Chiites et communistes s’allient pour les élections irakiennes
Les deux forces protestent ensemble depuis 2015 contre la corruption.
Des partisans de Moqtada Al-Sadr manifestent contre la reconnaissance par les Etats-Unis de Jérusalem comme capitale d’Israël, à Bagdad, le 8 décembre 2017.
Au sein du modeste siège du Parti communiste irakien (PCI), place Al-Andalous, dans le centre-ville de Bagdad, on se prépare à une campagne inédite pour les élections du 12 mai : les premières de l’après-Etat islamique. Le parti laïc de gauche a choisi de s’allier au mouvement du chef religieux chiite, Moqtada Al-Sadr, au sein de la coalition électorale Sa’iroun (« En marche »). Dès le 10 avril, ils feront campagne commune pour les législatives et les provinciales avec un programme réformiste.
« En marche vers les réformes ! Comme le président Emmanuel Macron », résume, avec une pointe d’humour, le secrétaire général du PCI, Raëd Fahmi, un sexagénaire parfaitement francophone. Cette alliance sans précédent du turban et de la faucille a soulevé quelques réticences en interne. Mais la proximité l’a emporté, construite au fil de trois ans de combat commun au sein du mouvement de protestation lancé à l’été 2015 contre la corruption et le confessionnalisme politique. Lorsque Moqtada Al-Sadr avait intimé à sa base de plusieurs millions de partisans disciplinés de se joindre aux manifestations, il a sauvé un mouvement alors sur le point de s’essouffler.

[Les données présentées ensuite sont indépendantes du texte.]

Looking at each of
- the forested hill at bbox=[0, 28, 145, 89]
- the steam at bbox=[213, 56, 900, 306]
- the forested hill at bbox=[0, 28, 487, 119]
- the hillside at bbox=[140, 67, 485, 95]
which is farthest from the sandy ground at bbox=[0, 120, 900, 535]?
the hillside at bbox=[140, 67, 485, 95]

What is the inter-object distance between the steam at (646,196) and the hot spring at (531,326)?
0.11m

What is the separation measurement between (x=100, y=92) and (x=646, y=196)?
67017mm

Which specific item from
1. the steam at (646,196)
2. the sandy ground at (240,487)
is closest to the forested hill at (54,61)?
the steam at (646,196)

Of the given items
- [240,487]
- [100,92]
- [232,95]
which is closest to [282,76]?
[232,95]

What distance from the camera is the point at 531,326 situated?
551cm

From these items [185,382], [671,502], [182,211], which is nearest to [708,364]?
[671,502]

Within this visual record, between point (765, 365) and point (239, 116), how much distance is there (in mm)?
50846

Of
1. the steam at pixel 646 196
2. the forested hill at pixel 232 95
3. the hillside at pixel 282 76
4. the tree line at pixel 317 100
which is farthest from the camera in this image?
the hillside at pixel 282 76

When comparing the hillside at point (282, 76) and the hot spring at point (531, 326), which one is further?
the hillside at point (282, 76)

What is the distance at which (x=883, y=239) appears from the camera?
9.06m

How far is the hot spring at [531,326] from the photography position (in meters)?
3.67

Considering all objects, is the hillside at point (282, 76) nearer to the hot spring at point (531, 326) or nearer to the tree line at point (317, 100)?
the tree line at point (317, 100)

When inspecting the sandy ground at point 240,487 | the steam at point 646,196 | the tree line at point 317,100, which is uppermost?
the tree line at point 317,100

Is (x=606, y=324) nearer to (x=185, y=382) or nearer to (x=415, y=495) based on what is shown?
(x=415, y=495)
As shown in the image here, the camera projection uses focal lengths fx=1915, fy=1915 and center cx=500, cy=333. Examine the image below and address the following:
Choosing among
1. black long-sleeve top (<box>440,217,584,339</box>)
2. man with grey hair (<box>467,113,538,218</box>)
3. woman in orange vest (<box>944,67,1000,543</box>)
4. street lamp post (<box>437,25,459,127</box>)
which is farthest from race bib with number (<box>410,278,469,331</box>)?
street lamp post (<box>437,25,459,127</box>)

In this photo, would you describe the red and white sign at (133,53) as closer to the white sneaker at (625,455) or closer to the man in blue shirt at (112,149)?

« Cette coordination a levé certaines perceptions négatives et craintes réciproques. Nous avons la même base sociologique, ça aide. Dans les quartiers populaires, l’alliance a été bien accueillie par les sadristes. Certains ont des parents qui étaient communistes autrefois », explique M. Fahmi. Force politique majeure du milieu du XXe siècle en Irak, le PCI a été laminé par la dictature de Saddam Hussein. C’est le courant sadriste, alliant islam puritain et action sociale sous la figure tutélaire de l’ayatollah Mohamed Al-Sadr, le père défunt de Moqtada, qui prit le relais dans les quartiers populaires chiites de Bagdad et du sud du pays à partir de la deuxième moitié des années 1990.